Constitutions. Eviter de répéter le passé

Pour écarter tout rival, Hassan II a modifié la loi suprême 
en introduisant le principe de la succession par primogéniture. 
Il a aussi réformé la majorité royale et le Conseil de régence.

On ne balaie pas d’un revers de main plusieurs siècles d’Histoire. Aussi Hassan II aura-t-il à cœur de ne pas répéter les erreurs du passé et, pour se prémunir de tout prétendant indésirable, il introduit dans la Constitution de 1962 le principe de la succession par primogéniture. Dans un pays musulman, cela n’allait pas forcément de soi. L’orthodoxie musulmane est en effet majoritairement hostile au principe de la monarchie héréditaire par voie de primogéniture. C’est d’ailleurs le sens de la prise de position de Mustapha Belarbi Alaoui, un alem proche de l’UNFP qui, lors de la campagne référendaire de 1962, appela à voter non au projet de Constitution au  nom de l’islam.

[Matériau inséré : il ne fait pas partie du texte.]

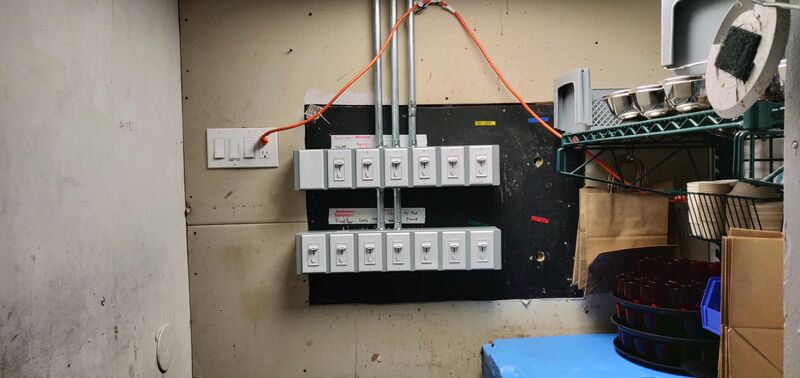 Commercial electrical installation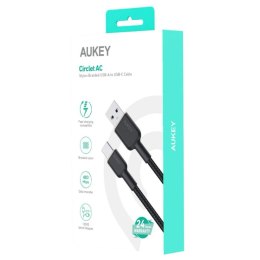 Kabel USB-C do USB Aukey CB-NAC2 Czarny 1,8 m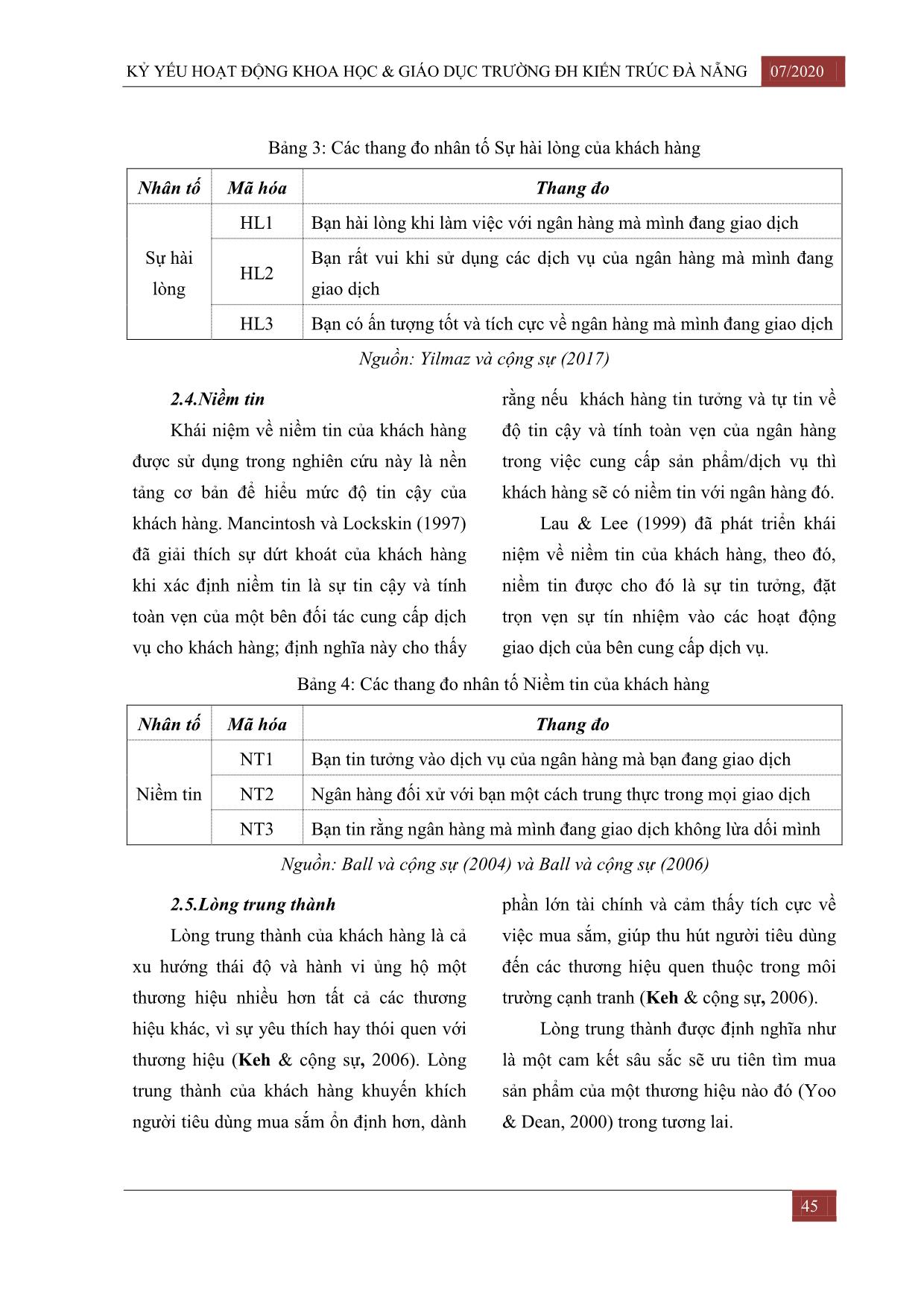 Mối quan hệ giữa chất lượng dịch vụ, sự hài lòng và lòng trung thành của khách hàng cá nhân trong ngành ngân hàng đối với việc xử lý khiếu nại của khách hàng trang 4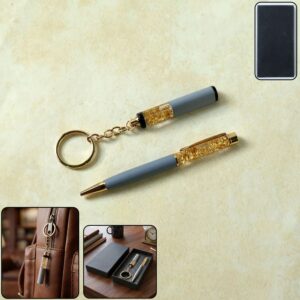 Premium 2 In 1 Keychain and Pen Combo Gift Set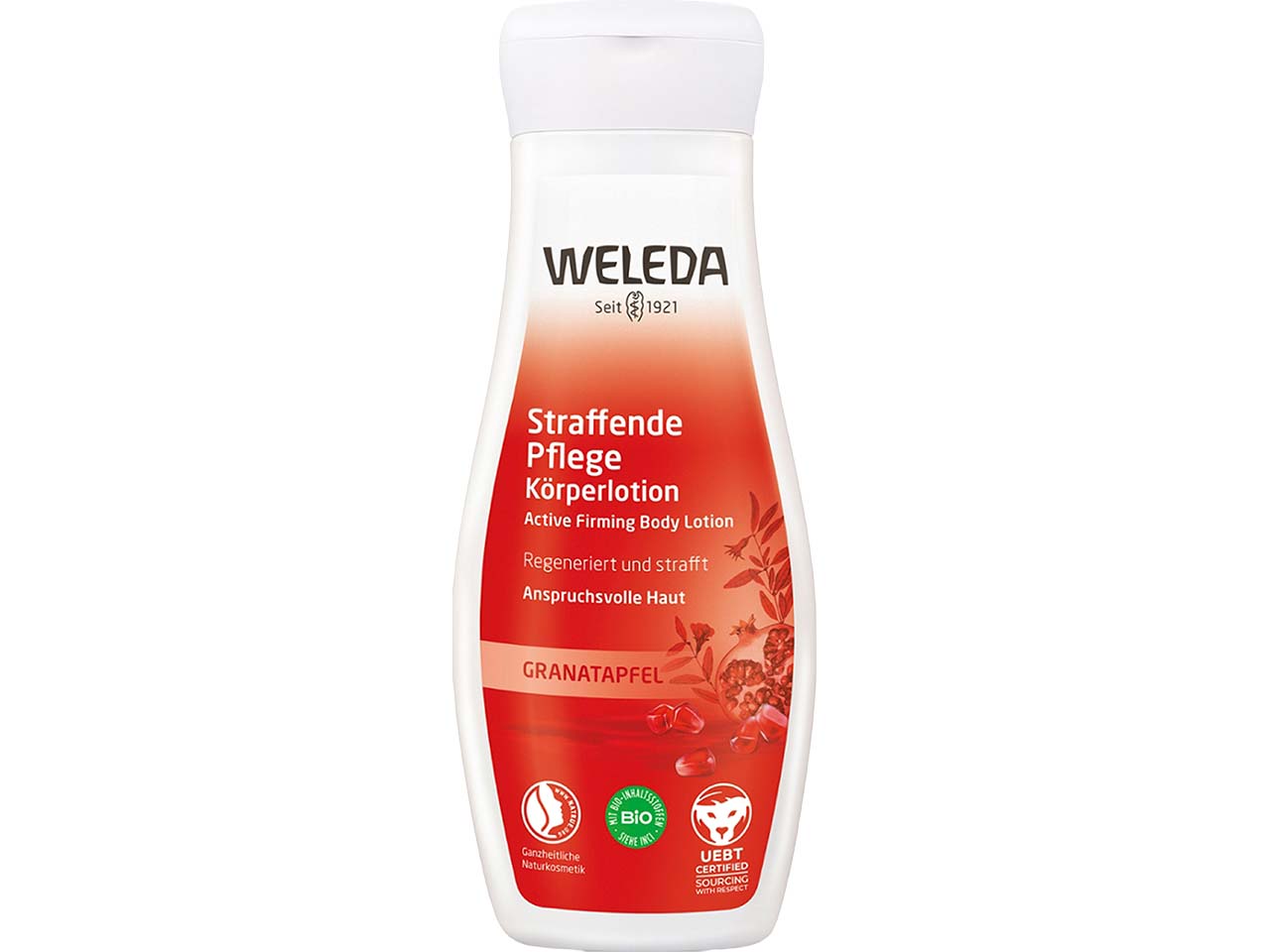 WELEDA Bio-Körperlotion "Straffende Pflege" mit Granatapfel, 200 ml
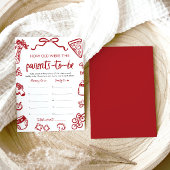 ハンドドローイタリアンドの赤ちゃんシャワーの年齢 招待状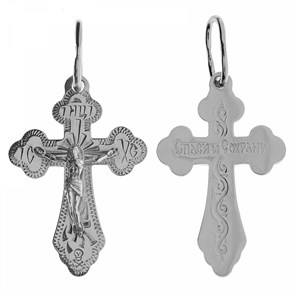 Крест серебрянный, с корундами, Москва златоглавая-2, 1.27 гр. ПР.К.000721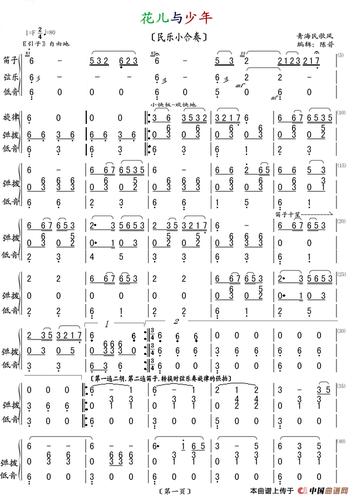 花儿与少年(民乐小合奏)_简谱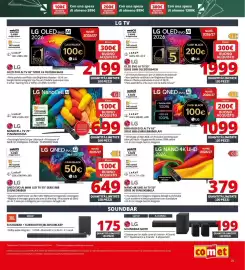 Volantino Comet Pagina 25: LG NANOCELL TV 75" €699,00, LG OLED EVO AI TV 55" €1.999,00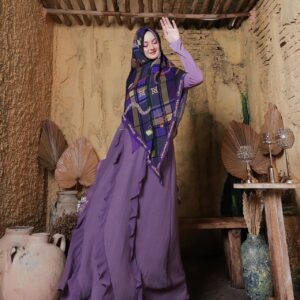 Zahwazee Purple Dress Set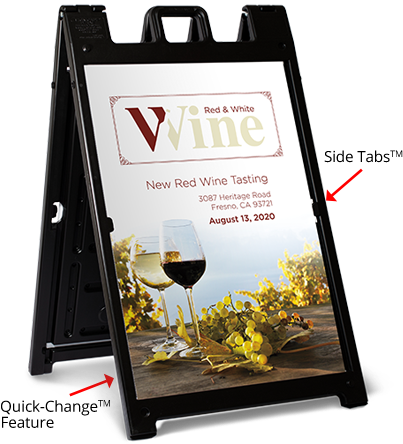 A-frame Signs - Sign (432x498), Png Download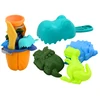Lean Toys Dinozaurų Smėlio Žaislų Rinkinys su Piltuvu ir Formelėmis, 7 dalys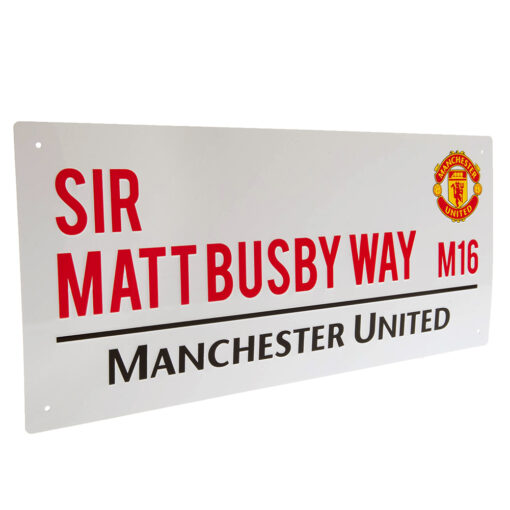 Kovový nápis Manchester United - Image 3
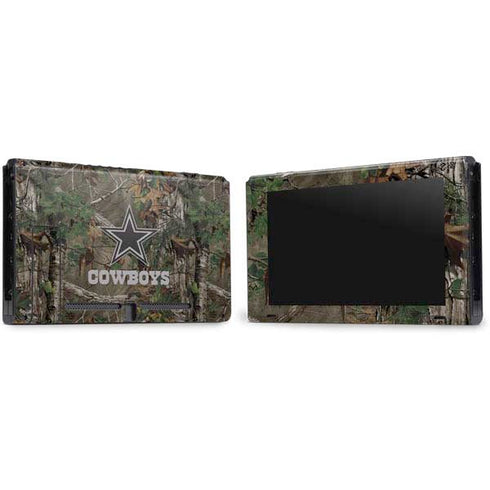 NFL Dallas Cowboys Realtree Xtra Green Camo Nintendo Switch Bundle Skin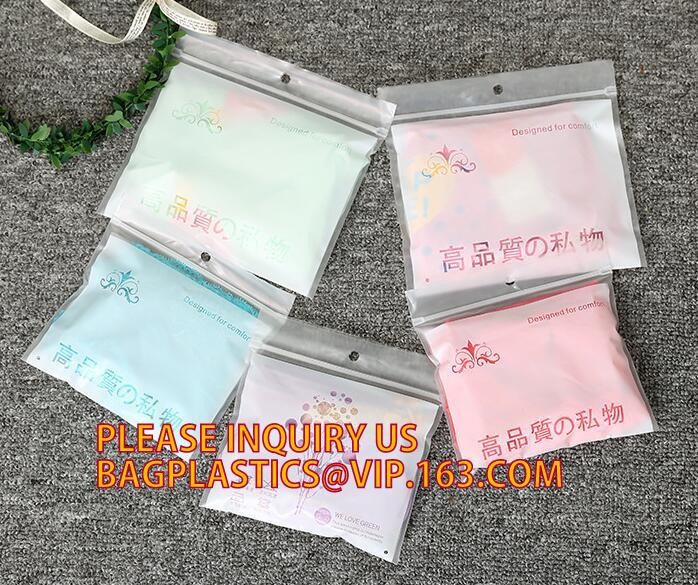 Self Seal Zipper Plastic Retail Packing Bag, Zip Lock Bag Retail Package with Hang Hole, Direct buy China supplier pack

Dans son article 21, la Constitution de 1962 dispose que «  le roi est mineur jusqu’à dix huit ans accomplis. Durant la minorité du roi, un Conseil de régence exerce les pouvoirs et les droits constitutionnels de la couronne. Le Conseil de régence est présidé par le parent mâle du roi, le plus proche dans la ligne collatérale mâle et ayant 21 ans révolus, du recteur des universités et du président de la Chambre des conseillers. Les fonctions de membre du Conseil de régence sont incompatibles avec les fonctions ministérielles. Les règles de fonctionnement du Conseil de régence sont fixées par une loi organique ».

La Constitution de 1970 modifie légèrement ce régime, supprimant l’incompatibilité de l’exercice du mandat de membre du Conseil de régence et de celui de ministre et rendant impossible l’utilisation des prérogatives royales de révision constitutionnelle par ce conseil, sans compter la modification de sa composition et l’introduction d’un rôle consultatif de ce conseil auprès du roi de 18 ans à ses 22 ans révolus.

Majorité à 16 ans

Rien ne change jusqu’à la réforme constitutionnelle de 1980 qui modifie sensiblement la donne : la majorité royale est abaissée à 16 ans et la présidence du Conseil de régence est retirée au parent mâle du roi le plus proche dans la ligne collatérale pour la confier au premier président de la Cour suprême. Le blogueur Ibn Kafka, auteur d’une étude exhaustive sur la notion de régence au Maroc, souligne que « cela revenait alors à rendre immédiatement effectif l’âge de majorité royale pour le prince héritier Sidi Mohammed, et à retirer la présidence du Conseil à Moulay Abdallah, frère de Hassan II ».

Douze ans plus tard, la Constitution de 1992 élargit la composition du Conseil de régence et rabaisse à 20 ans l’âge auquel il cesse sa fonction consultative auprès du roi. Les choses ne changeront plus jusqu’à la Constitution de 2011 qui relève la majorité royale à 18 ans et modifie la composition du Conseil de régence, le Chef de gouvernement y siégeant désormais automatiquement.

Ironie de la situation, alors même que l’esprit de l’actuelle constitution est d’associer plus encore le Chef de gouvernement au processus de décision et de lui accorder certains pouvoirs jusqu’alors dévolus au roi, Abdelilah Benkirane s’est dessaisi d’une partie de sa responsabilité en déléguant au Palais la rédaction de la loi organique relative à l’organisation du Conseil de régence.